Observational Study on GEP-and Pulm-NET Treated at FPG
- Conditions
- Neuroendocrine TumorsGep NetPulmonary Neuroendocrine Neoplasm
- Registration Number
- NCT06402695
- Brief Summary
Observational ambispective monocentric study on the clinical, laboratory, pathological and molecular characteristics of patients suffering from gastroenteropancreatic tract and pulmonary neuroendocrine tumors and their prognostic and predictive value.
- Detailed Description
Neuroendocrine tumors (NETs) are a heterogeneous group of rare epithelial neoplasms arising from cells of the diffuse neuroendocrine system. In recent years their incidence has been constantly increasing and up to 80% of cases already begin in an advanced stage. The most frequent site of primary localization is the gastroenteropancreatic tract (GEP-NET) in 60% of cases, followed, in 25%, by the lung (L-NET). Clinically, NETs are classified as functioning (F) or non-functioning (NF) based on the presence of symptoms caused by hormonal secretion produced by tumor cells. NETs are characterized by great clinical and biological, inter- and intra-tumoral heterogeneity. The WHO classification identifies four categories: well-differentiated NETs, G1, G2 and G3, and poorly differentiated neuroendocrine carcinomas (NECs), which represent 10%-20% of all neuroendocrine neoplasms. This classification, together with the TNM stage according to the American Joint Committee on Cancer (AJCC 8th edition) takes on an important prognostic value. However, these two criteria are not exhaustive in predicting the aggressiveness of the pathology nor the response to oncological therapies. There is therefore a clear clinical need, to date unsatisfied, for new prognostic and predictive biomarkers, which can better define the heterogeneity of NETs by implementing classification and staging, to guide prognosis and support therapeutic decisions.
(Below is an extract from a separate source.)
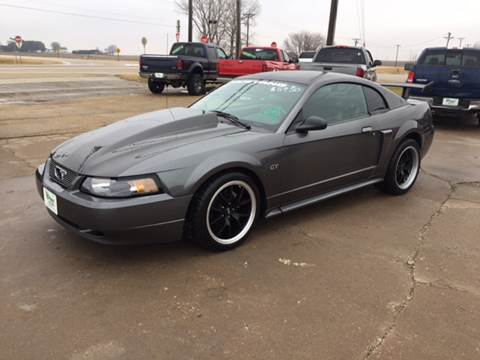 2003 Ford Mustang for sale in Eldridge, IA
The main feature of all well-differentiated NETs is the overexpression of the somatostatin receptor, measured by PCR-based or immunohistochemistry (IHC)-based methods or by imaging. Among these receptors, the SSTR2A subtype is the most commonly expressed. Diagnostic and therapeutic approaches aimed at SSTR have shown advantages but it is not clear how much the degree of expression of SSTR in positive patients influences the response to treatment and whether it has a correlation with survival, regardless of the oncological treatments used. Furthermore, since the expression of this receptor appears inversely proportional to the degree of differentiation and can be different within the same disease between primary tumor and metastatic disease, this receptor could have a further role as a measure of tumor heterogeneity and disease progression.
Recruitment & Eligibility
- Status
- RECRUITING
- Sex
- All
- Target Recruitment
- 650
- histological diagnosis of gastroenteropancreatic or pulmonary NET
- age ≥ 18 years;
- radiological evidence of resectable/locally advanced/metastatic disease;
- signing of informed consent;
- at least one visit following the first oncological visit.
- absence of clinical data that allow adequate definition of survival (primary endpoint of the study);
- absence of histological diagnosis;
- failure to sign the informed consent.
Study & Design
- Study Type
- OBSERVATIONAL
- Study Design
- Not specified
- Primary Outcome Measures
Name Time Method Overall Survival from randomization to end of study or death event (estimed: up to 36 months). The length of time from the date of diagnosis to death.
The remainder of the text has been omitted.